▶ _WRITTEN REQUEST_
Please return each line from the entries below that contains the string "instances", matching case exactly.

**** EXTRACTED DATA ****

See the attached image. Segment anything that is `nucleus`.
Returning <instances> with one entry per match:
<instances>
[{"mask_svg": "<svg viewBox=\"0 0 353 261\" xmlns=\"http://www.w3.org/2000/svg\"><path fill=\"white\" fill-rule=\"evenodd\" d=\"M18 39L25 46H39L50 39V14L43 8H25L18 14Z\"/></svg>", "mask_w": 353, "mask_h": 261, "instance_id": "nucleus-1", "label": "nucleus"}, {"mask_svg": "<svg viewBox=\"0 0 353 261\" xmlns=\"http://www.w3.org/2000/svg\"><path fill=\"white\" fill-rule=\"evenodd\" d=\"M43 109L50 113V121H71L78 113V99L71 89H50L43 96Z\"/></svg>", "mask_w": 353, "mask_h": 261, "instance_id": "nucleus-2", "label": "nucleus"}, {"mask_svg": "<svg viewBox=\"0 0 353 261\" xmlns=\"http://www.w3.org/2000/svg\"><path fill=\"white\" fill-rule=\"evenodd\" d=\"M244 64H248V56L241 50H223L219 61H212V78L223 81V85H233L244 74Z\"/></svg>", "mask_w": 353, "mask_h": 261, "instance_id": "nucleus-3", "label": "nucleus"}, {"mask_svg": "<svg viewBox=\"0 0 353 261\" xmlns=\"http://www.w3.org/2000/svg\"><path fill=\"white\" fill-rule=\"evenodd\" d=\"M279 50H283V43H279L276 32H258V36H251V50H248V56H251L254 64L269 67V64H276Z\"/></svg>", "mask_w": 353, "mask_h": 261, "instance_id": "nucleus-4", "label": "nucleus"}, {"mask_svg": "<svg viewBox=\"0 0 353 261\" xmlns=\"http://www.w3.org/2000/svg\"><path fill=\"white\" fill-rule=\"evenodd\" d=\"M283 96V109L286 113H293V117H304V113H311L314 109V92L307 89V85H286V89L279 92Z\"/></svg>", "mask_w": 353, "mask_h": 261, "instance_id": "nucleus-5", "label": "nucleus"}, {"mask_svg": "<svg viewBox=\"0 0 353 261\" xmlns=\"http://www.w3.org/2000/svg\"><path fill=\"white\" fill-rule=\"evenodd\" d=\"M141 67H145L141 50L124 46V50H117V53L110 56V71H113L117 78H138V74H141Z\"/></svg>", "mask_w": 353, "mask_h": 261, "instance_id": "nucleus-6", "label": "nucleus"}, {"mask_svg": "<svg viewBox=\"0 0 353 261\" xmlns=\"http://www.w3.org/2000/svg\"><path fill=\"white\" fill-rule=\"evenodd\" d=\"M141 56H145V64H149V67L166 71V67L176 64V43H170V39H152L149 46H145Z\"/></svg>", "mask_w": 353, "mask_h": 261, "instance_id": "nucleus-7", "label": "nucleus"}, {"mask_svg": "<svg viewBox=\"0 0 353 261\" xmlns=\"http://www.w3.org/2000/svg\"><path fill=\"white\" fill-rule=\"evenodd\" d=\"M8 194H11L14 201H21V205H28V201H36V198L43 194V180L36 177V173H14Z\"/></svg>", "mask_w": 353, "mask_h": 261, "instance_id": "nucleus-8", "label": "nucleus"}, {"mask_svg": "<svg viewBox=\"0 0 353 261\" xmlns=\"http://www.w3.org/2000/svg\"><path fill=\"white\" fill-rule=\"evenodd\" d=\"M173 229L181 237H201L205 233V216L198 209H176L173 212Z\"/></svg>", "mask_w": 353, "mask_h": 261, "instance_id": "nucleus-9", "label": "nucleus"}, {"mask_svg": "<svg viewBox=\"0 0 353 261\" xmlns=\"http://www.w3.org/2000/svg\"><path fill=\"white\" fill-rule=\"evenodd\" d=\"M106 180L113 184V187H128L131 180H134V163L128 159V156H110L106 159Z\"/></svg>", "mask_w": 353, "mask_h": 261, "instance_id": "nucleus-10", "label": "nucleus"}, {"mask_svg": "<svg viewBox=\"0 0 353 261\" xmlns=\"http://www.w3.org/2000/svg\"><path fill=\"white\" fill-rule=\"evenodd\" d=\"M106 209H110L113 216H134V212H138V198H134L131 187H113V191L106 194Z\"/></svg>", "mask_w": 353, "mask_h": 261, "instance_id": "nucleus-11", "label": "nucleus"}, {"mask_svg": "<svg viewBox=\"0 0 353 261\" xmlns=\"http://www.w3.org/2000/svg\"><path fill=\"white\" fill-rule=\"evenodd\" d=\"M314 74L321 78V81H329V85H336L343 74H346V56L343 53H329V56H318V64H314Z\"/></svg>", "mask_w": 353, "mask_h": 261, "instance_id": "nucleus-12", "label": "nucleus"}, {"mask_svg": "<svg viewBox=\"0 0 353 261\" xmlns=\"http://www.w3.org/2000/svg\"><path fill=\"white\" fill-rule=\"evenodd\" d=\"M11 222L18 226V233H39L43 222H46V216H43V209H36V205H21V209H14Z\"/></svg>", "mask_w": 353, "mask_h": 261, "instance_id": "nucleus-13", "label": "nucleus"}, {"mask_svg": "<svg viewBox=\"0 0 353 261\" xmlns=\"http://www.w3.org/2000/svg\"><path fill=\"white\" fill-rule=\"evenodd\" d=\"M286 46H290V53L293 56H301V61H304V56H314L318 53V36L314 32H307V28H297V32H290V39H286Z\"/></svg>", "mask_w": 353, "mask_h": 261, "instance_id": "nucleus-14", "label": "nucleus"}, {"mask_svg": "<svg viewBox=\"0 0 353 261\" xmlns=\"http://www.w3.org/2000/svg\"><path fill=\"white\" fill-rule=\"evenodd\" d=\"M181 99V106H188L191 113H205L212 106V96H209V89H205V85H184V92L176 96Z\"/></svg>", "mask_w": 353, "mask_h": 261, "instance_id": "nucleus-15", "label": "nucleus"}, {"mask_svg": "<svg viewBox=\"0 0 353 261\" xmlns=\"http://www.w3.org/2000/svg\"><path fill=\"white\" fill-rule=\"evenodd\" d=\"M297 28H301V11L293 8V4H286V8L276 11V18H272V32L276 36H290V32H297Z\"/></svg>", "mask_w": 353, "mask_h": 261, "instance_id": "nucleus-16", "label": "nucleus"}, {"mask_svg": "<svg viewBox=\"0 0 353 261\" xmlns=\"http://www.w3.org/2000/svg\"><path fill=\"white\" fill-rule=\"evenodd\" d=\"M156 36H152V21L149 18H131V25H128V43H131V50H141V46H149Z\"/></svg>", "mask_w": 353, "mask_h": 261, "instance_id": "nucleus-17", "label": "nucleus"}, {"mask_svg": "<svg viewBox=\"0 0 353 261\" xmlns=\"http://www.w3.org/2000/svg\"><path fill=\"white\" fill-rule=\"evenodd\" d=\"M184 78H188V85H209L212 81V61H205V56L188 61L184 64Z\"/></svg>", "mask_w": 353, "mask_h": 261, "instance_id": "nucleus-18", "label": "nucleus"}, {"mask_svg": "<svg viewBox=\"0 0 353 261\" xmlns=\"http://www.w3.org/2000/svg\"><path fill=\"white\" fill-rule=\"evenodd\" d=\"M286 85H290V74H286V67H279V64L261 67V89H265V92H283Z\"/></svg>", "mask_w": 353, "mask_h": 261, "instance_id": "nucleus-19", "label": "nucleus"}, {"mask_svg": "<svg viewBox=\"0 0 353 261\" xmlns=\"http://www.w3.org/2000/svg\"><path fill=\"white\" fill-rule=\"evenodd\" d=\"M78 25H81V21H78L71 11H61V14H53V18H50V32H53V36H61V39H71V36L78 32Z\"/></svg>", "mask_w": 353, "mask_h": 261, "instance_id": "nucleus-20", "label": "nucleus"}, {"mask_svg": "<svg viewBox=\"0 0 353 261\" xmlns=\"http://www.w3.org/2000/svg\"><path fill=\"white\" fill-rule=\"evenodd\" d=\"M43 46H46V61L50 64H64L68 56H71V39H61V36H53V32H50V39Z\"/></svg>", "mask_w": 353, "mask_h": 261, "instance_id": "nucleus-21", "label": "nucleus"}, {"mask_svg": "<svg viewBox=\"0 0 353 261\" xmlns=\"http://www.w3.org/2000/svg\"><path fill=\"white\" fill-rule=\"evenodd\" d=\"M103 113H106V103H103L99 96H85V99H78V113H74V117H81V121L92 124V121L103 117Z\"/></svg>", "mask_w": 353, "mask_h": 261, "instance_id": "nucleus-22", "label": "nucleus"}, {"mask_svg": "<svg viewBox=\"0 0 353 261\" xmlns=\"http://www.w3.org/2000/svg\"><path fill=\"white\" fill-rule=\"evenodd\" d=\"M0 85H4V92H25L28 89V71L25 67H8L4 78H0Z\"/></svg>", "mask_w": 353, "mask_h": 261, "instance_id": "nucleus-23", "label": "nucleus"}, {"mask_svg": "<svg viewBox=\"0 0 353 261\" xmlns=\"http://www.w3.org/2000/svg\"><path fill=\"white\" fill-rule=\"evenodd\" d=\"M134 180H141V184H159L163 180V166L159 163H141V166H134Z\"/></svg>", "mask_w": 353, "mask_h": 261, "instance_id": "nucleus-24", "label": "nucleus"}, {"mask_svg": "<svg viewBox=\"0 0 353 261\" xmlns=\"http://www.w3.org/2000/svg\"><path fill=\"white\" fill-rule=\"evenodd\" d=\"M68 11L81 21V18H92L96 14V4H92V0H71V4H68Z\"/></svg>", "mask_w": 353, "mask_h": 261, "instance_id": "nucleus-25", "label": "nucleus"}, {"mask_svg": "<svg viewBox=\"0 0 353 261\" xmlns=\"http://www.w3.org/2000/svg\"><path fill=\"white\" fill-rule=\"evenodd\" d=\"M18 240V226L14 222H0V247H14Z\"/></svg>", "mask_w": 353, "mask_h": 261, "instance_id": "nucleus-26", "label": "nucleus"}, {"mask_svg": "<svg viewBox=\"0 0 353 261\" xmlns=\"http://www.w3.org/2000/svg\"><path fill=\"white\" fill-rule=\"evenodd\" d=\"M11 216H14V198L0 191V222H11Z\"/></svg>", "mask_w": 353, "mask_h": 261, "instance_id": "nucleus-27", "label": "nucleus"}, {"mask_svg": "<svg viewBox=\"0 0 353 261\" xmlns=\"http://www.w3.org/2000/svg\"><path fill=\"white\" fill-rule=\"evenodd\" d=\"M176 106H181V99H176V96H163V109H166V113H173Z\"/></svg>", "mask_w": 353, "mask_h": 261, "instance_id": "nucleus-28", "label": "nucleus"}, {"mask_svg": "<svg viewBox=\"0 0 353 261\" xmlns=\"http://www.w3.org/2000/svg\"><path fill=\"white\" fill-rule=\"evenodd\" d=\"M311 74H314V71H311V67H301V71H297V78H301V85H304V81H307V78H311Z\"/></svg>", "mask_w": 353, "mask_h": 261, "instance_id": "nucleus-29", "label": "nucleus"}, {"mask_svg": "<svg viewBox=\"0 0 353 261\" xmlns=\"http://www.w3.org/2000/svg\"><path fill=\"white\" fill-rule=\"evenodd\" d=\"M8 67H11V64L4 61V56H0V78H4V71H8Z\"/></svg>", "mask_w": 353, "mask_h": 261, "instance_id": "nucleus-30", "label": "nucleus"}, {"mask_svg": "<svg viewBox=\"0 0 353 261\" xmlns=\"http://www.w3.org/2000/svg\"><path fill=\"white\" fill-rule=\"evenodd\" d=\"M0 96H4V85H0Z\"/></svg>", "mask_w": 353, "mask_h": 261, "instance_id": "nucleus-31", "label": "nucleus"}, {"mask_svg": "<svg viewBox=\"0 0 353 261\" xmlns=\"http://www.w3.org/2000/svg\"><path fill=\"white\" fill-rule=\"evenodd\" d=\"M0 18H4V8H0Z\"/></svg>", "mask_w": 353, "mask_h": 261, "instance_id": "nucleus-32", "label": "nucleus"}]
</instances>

****

▶ _THE OUTPUT_
Returning <instances> with one entry per match:
<instances>
</instances>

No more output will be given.